TDA4VM: Quantization Aware Training (QAT) using edgeai-torchvision repository

Ofir G

Prodigy 10 points

Part Number: TDA4VM

Hi,

I have been working with your library edgeai-torchvision, and your guide on quantization: https://github.com/TexasInstruments/edgeai-torchvision/blob/master/docs/pixel2pixel/Quantization.md#how-to-use--quanttrainmodule

The training flow I'm using is as-

Taking a trained model that I want to use, loading its weights
Replacing the relevant layers to TI implementation (Upsample -> xnn.layers.ResizeWith, Concat -> xnn.layers.CatBlock)
Wrapping the modified model with xnn.quantize.QuantTrainModule class
Training 50 epochs, with "small" learning rate values

These step were done with many hyper parameters changes- LR changes, adding/removing weights decay:

Tried with/without freezing BatchNorm and Quantization range as advised in the guide (using xnn.utils.freeze_bn(model) and xnn.layers.freeze_quant_range(model))

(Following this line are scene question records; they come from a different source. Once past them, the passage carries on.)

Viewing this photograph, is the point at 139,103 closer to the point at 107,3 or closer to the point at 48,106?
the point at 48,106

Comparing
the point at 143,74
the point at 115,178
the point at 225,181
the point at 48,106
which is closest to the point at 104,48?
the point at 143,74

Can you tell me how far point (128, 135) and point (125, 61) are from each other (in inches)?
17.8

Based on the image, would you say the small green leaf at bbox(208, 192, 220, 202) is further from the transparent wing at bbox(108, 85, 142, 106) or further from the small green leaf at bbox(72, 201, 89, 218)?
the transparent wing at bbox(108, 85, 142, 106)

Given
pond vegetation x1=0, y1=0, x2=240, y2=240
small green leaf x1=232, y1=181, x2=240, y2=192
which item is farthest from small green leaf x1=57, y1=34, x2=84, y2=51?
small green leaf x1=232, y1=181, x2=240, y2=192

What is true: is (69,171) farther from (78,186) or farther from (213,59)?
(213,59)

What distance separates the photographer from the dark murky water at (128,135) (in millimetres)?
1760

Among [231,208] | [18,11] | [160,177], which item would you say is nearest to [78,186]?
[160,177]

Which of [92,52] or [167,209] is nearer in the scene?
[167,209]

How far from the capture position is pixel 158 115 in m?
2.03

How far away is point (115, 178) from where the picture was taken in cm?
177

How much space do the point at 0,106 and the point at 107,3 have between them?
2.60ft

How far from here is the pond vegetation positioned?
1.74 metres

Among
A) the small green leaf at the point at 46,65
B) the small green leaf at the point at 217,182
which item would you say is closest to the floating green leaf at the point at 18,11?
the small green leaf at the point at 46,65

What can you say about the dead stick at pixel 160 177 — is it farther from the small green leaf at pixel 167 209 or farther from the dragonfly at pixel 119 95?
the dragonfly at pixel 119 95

While training is being done - it can be seem that the training loss value if very much bigger than the one I get without the QAT flow, and seem that nothing of the described experiments improves it (about x5 bigger than without QAT flow)

The inference flow I'm using with the trained QAT model-

When testing the trained model, I use torch.load + load_state_dict (using the weights of each model after the replacement of the relevant layers (concat, upsample) as done before training

The tested model have severe localization problems, accuracy drops dramatically

Would appreciate your guidance if the described flow seems reasonable, and if there's something that might be recommended to try (maybe hyper parameters tuning or other suggested methods).

Thanks in advance!

over 2 years ago

0 Manu Mathew over 2 years ago

TI__Genius 11236 points

Hi,

Your explanations seem correct. But let us analyze further to see if you have missed any thing.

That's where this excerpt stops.